If you remove the inlet hose so you can see the intake side of the throttle body, you can see the small air inlet in the throttle body that leads to the IAC. Start the car and then try covering that IAC inlet with your finger. When you cover that, you should feel strong suction as you block the air to the IAC and the engine should stall immediately. If the engine can still breathe at all when you plug that hole, then there's a significant vacuum leak.
This does not rule out all vacuum leaks, it's just one way to detect a major one. Even if the engine stalls as expected, you might still have a vacuum leak but not as huge of one.

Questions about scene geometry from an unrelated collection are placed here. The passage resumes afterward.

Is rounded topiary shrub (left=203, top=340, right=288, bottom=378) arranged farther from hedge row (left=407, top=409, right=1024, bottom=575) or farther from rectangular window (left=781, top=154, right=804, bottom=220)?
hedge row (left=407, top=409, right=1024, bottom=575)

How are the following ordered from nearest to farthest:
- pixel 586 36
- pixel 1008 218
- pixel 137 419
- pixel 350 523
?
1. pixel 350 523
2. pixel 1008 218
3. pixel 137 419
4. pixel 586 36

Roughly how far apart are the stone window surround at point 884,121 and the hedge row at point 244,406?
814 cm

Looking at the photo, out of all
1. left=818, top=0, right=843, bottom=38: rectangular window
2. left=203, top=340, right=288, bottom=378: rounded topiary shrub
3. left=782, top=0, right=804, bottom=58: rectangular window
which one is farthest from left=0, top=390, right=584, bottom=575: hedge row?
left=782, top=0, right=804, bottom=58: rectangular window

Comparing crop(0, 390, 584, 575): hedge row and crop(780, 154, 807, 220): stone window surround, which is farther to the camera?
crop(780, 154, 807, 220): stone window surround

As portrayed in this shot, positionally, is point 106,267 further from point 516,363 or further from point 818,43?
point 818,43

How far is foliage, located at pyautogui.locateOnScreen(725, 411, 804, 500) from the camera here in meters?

The EGR tube that connects to the underside of the intake manifold is a common place for a vacuum leak.
The coolant temperature sensor (CTS) can be tested with a multimeter. To do that you unplug the electrical connector and measure the resistance across it's terminals.
The sensor that talks to the ECM is separate from the gauge sender. The one that affects the ECM is on the passenger side of the engine.


The Intake Air Temperature sensor (IAT - or MAT as called in that chart) is in the air cleaner housing (not the manifold). This won't cause a high idle but might as well check it at the same time. The IAT and CTS follow the same resistance scale so if the car has assumed ambient temperature they should read close to the same. If your IAT is bad you might be able to save it with a soak in CLR (worked for mine anyway).
[This message has been edited by armos (edited 06-26-2023).]